Items from a spatial question set
start
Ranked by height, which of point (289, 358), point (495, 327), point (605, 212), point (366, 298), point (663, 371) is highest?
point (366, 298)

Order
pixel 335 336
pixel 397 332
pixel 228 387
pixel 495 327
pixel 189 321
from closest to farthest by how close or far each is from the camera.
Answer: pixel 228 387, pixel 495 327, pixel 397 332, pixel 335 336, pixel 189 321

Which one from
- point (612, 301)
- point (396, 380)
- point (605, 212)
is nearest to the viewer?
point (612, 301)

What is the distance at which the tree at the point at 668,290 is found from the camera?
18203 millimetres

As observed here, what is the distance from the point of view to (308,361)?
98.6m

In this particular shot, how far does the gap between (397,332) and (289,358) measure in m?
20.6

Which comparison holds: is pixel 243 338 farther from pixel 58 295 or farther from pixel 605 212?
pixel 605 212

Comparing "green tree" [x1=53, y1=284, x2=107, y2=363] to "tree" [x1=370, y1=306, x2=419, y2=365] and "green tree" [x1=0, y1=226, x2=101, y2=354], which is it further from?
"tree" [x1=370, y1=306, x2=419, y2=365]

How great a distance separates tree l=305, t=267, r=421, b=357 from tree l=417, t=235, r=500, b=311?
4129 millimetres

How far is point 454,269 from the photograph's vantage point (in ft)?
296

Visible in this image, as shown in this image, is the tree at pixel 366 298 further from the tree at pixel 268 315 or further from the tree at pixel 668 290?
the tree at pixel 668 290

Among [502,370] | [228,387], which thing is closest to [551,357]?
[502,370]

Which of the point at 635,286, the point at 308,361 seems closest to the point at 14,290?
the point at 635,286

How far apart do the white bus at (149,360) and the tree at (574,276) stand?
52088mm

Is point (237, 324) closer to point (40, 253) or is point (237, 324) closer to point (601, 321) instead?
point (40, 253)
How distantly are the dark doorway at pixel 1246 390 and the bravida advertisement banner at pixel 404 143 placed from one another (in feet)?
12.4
end
• **Problem to solve**
Copy the items from the line containing "In this particular" through the end of the items, both ends included, keeping every line unchanged.

• **Result for this exercise**
In this particular shot, how far does the gap between (397,332) and (289,358) measure in m?
20.6

Which comparison holds: is pixel 243 338 farther from pixel 58 295 or farther from pixel 605 212?
pixel 605 212

Comparing "green tree" [x1=53, y1=284, x2=107, y2=363] to "tree" [x1=370, y1=306, x2=419, y2=365] and "green tree" [x1=0, y1=226, x2=101, y2=354], which is it further from?
"tree" [x1=370, y1=306, x2=419, y2=365]

How great a distance separates tree l=305, t=267, r=421, b=357 from tree l=417, t=235, r=500, b=311?
4129 millimetres

How far is point 454,269 from the photograph's vantage point (in ft)?
296

Visible in this image, as shown in this image, is the tree at pixel 366 298 further from the tree at pixel 268 315 or further from the tree at pixel 668 290?
the tree at pixel 668 290

Among [502,370] | [228,387], which thing is closest to [551,357]?
[502,370]

Which of the point at 635,286, the point at 308,361 seems closest to the point at 14,290?
the point at 635,286

How far apart do the white bus at (149,360) and the tree at (574,276) stand?
52088mm

Is point (237, 324) closer to point (40, 253) or is point (237, 324) closer to point (601, 321) instead?
point (40, 253)
How distantly are the dark doorway at pixel 1246 390 and the bravida advertisement banner at pixel 404 143 placed from one another (in feet)?
12.4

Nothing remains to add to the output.